Tout le monde connaît le jeu du «téléphone arabe»: dans une chaîne de personnes, la première dit une phrase à la seconde, qui la redit à la troisième, et ainsi de suite. Après quelques personnes la phrase finale est souvent assez éloignée de la phrase originelle.
La rumeur est apparentée à ce jeu. Au début, il y a une information non vérifiée, partagée par quelques personnes qui la propagent, jusqu’au moment où, ne sachant plus d’où elle vient et personne ne l’ayant vérifiée, elle passe pour une vérité, amplifiant ou déformant le message initial. «Si tout le monde le dit…», ou bien «Il n’y a pas de fumée sans feu»… font partie du mécanisme de croyance en la rumeur.

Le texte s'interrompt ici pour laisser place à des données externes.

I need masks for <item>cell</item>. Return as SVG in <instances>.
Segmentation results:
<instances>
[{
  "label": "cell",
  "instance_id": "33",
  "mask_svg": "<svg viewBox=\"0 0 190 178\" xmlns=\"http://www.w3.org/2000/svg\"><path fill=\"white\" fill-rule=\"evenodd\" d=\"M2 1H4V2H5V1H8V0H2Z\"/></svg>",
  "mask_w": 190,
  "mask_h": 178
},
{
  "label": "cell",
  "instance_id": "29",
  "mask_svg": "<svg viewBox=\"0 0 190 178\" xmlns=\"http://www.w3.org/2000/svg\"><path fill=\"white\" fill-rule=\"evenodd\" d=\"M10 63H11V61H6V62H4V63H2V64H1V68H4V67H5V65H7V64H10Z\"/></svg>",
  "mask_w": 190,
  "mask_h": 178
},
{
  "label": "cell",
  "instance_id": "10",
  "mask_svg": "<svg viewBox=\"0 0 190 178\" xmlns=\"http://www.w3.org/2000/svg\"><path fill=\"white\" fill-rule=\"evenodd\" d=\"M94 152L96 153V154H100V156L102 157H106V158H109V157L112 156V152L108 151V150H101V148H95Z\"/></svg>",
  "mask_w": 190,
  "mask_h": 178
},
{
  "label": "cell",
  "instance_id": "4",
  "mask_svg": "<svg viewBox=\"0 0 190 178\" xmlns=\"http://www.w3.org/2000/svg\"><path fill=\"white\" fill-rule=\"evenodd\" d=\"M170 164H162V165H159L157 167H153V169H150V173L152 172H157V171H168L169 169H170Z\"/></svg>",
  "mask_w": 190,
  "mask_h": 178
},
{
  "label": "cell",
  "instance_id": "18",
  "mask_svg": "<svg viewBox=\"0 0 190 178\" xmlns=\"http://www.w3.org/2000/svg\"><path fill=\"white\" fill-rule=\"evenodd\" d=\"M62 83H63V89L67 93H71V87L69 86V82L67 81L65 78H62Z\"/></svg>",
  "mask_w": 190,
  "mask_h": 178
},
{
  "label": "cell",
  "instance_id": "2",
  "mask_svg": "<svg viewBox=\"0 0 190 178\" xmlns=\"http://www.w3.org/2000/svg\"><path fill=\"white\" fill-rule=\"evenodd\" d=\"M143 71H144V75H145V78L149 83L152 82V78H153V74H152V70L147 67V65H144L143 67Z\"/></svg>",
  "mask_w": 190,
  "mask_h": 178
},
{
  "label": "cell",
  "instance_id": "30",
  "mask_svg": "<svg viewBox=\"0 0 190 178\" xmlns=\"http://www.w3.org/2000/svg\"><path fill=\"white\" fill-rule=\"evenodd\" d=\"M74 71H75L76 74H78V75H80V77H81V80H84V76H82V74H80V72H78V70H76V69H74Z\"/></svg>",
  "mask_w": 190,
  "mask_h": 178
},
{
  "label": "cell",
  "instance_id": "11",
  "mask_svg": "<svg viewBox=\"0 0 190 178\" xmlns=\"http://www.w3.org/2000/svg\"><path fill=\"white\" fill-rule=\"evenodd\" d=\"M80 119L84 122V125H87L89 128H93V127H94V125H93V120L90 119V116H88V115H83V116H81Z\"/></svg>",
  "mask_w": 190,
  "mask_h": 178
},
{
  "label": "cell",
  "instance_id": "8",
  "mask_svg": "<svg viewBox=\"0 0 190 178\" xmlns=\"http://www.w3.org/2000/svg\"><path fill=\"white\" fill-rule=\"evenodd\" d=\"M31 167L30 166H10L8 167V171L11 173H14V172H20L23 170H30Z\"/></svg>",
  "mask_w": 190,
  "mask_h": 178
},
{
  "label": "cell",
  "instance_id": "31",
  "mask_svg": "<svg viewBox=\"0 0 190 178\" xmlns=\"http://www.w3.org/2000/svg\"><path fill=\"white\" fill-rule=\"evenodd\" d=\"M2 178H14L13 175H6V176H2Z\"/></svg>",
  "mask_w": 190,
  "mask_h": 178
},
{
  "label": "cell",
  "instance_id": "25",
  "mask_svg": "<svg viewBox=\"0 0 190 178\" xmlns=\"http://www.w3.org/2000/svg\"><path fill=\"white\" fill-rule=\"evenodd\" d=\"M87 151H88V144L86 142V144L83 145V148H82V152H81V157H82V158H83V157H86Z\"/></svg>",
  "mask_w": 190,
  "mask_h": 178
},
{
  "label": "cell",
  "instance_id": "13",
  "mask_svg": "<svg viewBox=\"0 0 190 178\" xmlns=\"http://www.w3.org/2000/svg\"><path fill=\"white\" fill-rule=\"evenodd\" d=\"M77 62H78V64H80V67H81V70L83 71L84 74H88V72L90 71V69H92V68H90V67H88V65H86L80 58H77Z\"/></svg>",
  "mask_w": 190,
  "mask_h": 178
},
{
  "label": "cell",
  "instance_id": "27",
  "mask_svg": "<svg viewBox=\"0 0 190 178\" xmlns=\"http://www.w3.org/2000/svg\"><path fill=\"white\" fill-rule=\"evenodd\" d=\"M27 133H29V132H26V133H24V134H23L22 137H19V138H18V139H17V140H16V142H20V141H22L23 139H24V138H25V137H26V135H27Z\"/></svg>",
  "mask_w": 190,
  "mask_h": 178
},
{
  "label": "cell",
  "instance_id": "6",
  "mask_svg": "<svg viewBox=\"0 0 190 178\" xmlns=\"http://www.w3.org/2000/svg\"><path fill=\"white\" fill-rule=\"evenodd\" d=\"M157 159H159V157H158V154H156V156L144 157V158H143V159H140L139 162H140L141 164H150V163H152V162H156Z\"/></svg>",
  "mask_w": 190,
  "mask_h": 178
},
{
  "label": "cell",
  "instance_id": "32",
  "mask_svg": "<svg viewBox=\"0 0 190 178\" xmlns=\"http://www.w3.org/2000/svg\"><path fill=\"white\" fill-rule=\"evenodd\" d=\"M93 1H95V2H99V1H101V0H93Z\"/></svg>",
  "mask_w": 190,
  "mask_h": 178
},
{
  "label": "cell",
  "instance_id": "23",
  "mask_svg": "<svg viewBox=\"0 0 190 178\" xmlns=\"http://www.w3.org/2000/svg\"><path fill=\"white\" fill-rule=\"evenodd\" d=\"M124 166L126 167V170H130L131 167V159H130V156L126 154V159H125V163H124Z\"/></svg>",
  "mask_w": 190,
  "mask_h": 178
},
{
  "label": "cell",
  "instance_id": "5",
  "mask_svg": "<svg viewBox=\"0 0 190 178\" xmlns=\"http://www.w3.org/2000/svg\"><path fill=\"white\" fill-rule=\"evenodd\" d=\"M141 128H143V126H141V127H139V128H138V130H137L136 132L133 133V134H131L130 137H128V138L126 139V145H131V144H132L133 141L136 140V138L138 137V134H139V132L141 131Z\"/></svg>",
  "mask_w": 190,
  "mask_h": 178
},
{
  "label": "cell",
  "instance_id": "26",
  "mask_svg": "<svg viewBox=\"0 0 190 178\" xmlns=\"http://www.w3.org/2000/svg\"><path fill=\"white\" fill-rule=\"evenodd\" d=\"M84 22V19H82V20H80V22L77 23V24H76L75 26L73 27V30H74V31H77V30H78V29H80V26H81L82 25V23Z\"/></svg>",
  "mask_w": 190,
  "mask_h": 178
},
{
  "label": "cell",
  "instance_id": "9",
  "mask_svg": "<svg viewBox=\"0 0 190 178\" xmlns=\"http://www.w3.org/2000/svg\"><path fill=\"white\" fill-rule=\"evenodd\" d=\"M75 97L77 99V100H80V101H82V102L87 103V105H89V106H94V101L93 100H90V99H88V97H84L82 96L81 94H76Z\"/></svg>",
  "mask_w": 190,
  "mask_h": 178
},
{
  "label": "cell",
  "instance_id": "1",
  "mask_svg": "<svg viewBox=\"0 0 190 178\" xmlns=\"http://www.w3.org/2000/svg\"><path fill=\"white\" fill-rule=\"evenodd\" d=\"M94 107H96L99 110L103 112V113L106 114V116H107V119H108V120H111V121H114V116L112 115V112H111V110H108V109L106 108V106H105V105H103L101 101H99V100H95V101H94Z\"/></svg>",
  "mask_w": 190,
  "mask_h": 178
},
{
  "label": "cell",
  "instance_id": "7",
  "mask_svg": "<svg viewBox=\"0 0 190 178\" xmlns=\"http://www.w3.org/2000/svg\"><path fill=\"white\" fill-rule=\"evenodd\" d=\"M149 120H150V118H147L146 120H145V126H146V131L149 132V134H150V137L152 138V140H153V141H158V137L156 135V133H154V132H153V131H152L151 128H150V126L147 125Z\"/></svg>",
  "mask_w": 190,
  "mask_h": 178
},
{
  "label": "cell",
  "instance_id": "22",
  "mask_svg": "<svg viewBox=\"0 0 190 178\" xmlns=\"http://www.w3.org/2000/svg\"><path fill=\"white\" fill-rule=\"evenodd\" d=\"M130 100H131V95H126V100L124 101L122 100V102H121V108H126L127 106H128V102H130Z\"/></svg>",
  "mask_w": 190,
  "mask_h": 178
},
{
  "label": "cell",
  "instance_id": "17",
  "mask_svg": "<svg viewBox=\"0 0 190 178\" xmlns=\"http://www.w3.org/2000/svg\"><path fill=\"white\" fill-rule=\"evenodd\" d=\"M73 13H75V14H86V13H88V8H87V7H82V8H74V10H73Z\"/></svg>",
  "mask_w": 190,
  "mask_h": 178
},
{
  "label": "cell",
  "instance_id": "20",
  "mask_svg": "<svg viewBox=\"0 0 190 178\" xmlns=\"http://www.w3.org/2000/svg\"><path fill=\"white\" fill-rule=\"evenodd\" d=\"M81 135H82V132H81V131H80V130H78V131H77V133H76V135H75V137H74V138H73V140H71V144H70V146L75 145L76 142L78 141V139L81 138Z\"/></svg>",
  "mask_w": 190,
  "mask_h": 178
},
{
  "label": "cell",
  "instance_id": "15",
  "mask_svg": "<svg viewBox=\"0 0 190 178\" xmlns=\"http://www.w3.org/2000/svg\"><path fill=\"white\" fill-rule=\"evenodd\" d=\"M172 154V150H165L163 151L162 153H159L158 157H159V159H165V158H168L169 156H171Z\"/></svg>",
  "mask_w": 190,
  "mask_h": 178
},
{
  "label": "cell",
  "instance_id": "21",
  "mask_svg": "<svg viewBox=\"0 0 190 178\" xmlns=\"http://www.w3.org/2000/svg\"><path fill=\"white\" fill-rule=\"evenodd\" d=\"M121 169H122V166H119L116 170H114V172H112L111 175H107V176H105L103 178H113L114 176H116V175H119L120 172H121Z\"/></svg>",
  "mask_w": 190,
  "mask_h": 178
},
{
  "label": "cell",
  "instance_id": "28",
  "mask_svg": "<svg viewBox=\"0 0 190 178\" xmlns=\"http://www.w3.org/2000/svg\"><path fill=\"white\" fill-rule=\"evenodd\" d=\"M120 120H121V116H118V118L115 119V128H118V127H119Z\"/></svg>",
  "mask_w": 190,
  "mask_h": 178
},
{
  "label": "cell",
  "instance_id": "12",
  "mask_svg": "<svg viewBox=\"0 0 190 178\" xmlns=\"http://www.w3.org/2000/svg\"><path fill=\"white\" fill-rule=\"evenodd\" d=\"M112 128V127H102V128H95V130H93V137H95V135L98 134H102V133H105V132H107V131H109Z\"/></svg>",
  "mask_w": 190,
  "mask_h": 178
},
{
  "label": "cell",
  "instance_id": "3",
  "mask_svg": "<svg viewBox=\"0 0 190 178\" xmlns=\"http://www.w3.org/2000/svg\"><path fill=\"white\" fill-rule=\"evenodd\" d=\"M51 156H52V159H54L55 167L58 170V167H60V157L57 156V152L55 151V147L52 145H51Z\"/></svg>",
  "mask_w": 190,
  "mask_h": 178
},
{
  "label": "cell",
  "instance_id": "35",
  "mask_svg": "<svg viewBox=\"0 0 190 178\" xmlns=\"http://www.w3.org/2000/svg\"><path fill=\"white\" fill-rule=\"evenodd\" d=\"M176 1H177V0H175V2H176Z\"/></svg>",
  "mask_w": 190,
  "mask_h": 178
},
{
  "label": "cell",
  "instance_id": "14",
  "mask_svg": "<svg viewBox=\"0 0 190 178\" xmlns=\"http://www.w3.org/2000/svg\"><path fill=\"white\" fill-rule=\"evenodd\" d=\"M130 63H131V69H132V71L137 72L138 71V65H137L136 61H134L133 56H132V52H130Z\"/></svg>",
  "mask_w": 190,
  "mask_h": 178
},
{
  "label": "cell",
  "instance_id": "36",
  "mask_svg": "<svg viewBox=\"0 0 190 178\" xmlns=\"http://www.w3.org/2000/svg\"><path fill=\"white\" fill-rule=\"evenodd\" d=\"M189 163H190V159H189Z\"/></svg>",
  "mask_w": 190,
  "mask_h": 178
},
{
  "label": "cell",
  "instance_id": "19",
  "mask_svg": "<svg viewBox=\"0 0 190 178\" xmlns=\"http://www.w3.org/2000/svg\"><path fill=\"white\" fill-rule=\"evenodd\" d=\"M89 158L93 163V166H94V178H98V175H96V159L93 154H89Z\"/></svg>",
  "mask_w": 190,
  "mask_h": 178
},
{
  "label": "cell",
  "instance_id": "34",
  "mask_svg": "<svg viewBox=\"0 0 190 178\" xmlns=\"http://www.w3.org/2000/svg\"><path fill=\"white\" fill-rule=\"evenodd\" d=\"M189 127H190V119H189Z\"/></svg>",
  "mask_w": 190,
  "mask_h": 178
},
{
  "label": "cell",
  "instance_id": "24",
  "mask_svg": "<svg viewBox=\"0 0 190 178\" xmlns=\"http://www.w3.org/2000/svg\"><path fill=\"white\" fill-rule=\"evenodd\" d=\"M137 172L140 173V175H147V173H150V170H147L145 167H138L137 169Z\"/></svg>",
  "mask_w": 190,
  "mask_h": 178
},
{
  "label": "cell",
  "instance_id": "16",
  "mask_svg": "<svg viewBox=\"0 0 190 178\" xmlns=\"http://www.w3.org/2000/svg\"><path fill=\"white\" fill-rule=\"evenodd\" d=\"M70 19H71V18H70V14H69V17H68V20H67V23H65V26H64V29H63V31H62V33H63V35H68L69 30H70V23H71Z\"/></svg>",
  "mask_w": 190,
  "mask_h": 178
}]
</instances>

«Un exemple: La rumeur dite d'Orléans.
Cette rumeur est ainsi qualifiée en raison de l'ouvrage publié en 1969 par cinq sociologues dirigés par Edgar Morin. Elle laissait entendre que les cabines d'essayage de plusieurs magasins de vêtements féminins de cette ville étaient en fait des pièges pour les clientes, qui y auraient été enlevées pour être livrées à un réseau de prostitution.
Cette rumeur est un cas d'école, par sa durée, son extension, ses dégâts, et par sa fin : si aucun démenti, même officiel — signalant, par exemple, qu'aucune disparition suspecte n'a été répertoriée dans les environs par les services de police —, n'a jamais réussi à y mettre fin, elle cessa d'intéresser les médias lorsque qu'elle prit la forme d'un canular — les clientes disparues étaient prises en charge par un sous-marin remontant la Loire... Depuis lors, elle continue néanmoins à se raconter sous diverses formes.»
La rumeur peut être une tueuse. Rappelons-nous le suicide de Pierre Bérégovoy, dont l’honnêteté avait été injustement mise en cause. C’est une tueuse aux mille visages car elle est reproduite et colportée par de très nombreuses personnes qui au fond n‘en savent rien. Mais qui dans certains cas deviennent les complices d’un assassinat moral.
Qu’est-ce qui motive des individus à lancer une rumeur? Il y a la volonté de nuire, bien sûr. Mais il y a aussi le goût du sensationnel ou du morbide. Et puis, dénigrer quelqu’un donne le sentiment d’un pouvoir sur lui. Cela rejoint parfois le mécanisme du bouc émissaire: lyncher une personne est une catharsis de nos tensions et mal-êtres.
Que faire quand une rumeur vient à nos oreilles? Je dirais, très simplement et très fermement: aller vérifier, ou sinon se taire. Ne pas participer à cette amplification. La sortir de son esprit, sans autre forme ni procès.
C’est parfois difficile. Quand nous commentons un événement rapporté par la presse, nous n’avons pas vérifié la chose par nous-mêmes. Et certains événements sont validés car démontrés par des images ou des témoignages, voire des aveux dans les affaires criminelles, sans pour autant que nous disposions de l'entièreté de l'information. Sans s’empêcher de commenter sur le fond ou sur ce que nous inspire l’événement, il convient de rester prudent dans les affirmations que nous reprenons à notre compte. Commenter un fait sans l’avoir vu soi-même est possible dans la mesure où il alimente une réflexion. Mais quand une information incrimine une personne il ne faut jamais oublier que ce que nous propageons sans l’avoir vérifié peut être mortel pour la personne mise en cause.
L’extrait vidéo ci-dessous est tiré de l’émission de Jean-Claude Delarue, «Toute une histoire». Comme on le verra, plus c’est gros, plus ça marche. Les dégâts aussi sont gros.
PS: Une rumeur dans le désert dit qu'il y a deux suisses retenus en otages par les méthodes terroristes du gouvernement Libyen et/ou du clan Kadhafi. Et bien c'est vrai, et cela dure depuis 15 mois.
Commentaires
Très joli billet sur la rumeur! Ce soir, sur Infrarouge, on pourra dissiper quelques nuages sur la rumeur concernant les deux otages suisses. Bien à vous!